▶ Exercise details:
Search the listing for the string "uninfected" and copy every line that contains it.

▶ Entries shown:
◇ ◇ ◇

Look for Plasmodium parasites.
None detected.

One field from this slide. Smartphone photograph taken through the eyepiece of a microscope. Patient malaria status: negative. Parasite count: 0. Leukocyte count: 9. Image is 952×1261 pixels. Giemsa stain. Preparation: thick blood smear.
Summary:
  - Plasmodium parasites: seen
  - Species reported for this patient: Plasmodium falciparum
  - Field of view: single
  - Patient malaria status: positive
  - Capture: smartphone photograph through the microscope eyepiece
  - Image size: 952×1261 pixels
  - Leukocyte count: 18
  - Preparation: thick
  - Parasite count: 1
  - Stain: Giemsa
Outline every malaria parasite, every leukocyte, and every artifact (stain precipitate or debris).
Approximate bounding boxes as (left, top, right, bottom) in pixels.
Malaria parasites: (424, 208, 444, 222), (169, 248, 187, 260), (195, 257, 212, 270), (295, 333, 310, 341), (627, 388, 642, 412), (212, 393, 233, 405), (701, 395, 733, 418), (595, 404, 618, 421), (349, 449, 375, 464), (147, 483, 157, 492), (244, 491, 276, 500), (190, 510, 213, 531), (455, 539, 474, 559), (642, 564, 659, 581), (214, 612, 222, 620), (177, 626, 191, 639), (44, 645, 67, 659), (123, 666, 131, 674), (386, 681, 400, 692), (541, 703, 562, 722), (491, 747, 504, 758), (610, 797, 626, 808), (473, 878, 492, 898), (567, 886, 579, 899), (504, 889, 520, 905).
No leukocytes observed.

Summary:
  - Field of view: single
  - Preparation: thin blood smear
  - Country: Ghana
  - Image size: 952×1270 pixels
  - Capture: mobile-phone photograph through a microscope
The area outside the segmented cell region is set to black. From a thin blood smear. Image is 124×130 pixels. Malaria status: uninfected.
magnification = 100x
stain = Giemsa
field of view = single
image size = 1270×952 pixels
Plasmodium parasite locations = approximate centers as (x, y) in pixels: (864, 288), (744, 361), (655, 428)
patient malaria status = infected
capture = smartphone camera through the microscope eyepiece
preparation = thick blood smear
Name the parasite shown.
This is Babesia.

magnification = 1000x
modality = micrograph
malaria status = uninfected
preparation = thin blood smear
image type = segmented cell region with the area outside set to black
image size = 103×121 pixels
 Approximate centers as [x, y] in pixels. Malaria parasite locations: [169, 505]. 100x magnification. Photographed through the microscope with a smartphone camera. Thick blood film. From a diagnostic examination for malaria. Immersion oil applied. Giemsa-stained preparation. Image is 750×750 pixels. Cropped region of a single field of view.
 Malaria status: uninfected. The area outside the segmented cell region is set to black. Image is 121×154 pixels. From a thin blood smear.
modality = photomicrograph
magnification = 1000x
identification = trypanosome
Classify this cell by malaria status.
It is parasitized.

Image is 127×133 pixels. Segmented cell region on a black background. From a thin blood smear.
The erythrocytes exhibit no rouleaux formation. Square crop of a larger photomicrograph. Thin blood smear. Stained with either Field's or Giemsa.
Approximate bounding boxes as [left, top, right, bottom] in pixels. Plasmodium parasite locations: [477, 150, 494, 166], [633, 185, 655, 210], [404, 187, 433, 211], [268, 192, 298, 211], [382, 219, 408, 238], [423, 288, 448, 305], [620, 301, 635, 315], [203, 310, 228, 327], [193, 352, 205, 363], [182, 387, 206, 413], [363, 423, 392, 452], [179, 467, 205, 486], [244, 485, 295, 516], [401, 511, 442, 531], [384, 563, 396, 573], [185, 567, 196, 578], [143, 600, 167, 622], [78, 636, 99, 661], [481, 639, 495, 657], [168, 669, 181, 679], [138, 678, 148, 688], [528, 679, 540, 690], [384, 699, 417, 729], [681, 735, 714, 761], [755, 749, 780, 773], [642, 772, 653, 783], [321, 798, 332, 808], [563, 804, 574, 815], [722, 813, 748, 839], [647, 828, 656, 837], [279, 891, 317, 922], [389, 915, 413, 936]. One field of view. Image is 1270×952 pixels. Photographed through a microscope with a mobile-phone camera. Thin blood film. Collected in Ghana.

◇ ◇ ◇

▶ Response to the task:
The area outside the segmented cell region is set to black. From a thin blood smear. Image is 124×130 pixels. Malaria status: uninfected.
malaria status = uninfected
 Malaria status: uninfected. The area outside the segmented cell region is set to black. Image is 121×154 pixels. From a thin blood smear.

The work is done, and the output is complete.